在留特別許可を得て在日朝鮮人の政治・文化活動に参加した

 在留特別許可ですから、金さんは警察あるいは入管に密入国の件で出頭して取り調べを受け、裁判を経て、法務大臣から「在留特別許可」という法的身分を得たことになります。

 この在留特別許可によって作られた外国人登録名が「林」ということになります。 この「林」が本名でないことは、ご本人も認めておられます。

 本名でない名前で、何故「特別在留許可」が下りたのか。 それ以前に密入国や不法滞在について裁判を受けているはずですが、この時も本名ではなく、「林」という別名だったということになります。 こんなことが何故可能だったのか、疑問に思えます。

 この疑問は、ご本人の著作『なぜ書きつづけてきたか なぜ沈黙してきたか』(平凡社ライブラリー)の次のような対談でも確かめられます。

文京洙: 韓国に戸籍を作って韓国籍を取られて、韓国との関係はそれで決着がついたわけですけど、日本の入管法との関係はまだ解決していないですね。          金時鐘: 韓国籍を取ったとき、挨拶状を2003年の12月10日付で出しました。

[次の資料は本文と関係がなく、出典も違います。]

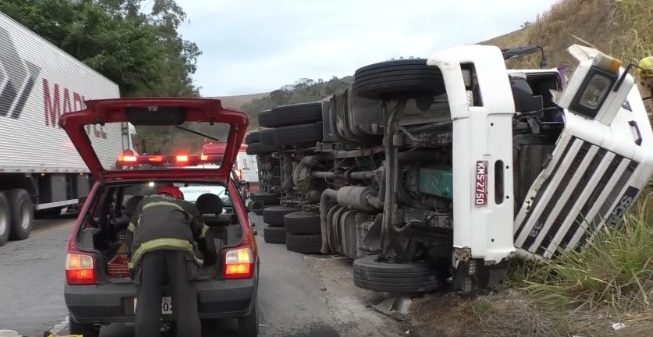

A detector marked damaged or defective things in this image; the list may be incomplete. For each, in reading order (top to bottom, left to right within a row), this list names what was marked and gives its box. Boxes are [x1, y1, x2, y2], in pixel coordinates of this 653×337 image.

overturned white truck [246, 44, 652, 292]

その挨拶状をどこで見たのか、大阪府警外事課の警官がすぐさま問い合わせに来ました。 私の家までです。 登録証の名前と「金時鐘」との違いをあれこれ聴いて言いましたが、「金時鐘」はペンネームだと言い張りました。(201~202頁)

http://tsujimoto.asablo.jp/blog/2015/08/13/7732281

 ここでは文京洙さんが「日本の入管法との関係はまだ解決していないですね。」と発言しておられます。 つまり金さんの法的身分に関して疑問が残っているわけです。

 そして金さんは警察の問い合わせに対して「林」が本名で、「金時鐘」はペンネームだと言い張ったそうです。 

 法律上(外国人登録や韓国戸籍)は「林」が本名なのかもしれませんが、親から「金時鐘」という名前をもらい、20歳まではその名前で暮らし、学校に通っておられました。 何故この本当の本名の「金」で外国人登録をしなかったのか、また何故本当の本名の「金」で韓国の戸籍を作らなかったのか、やはり理解できないところです。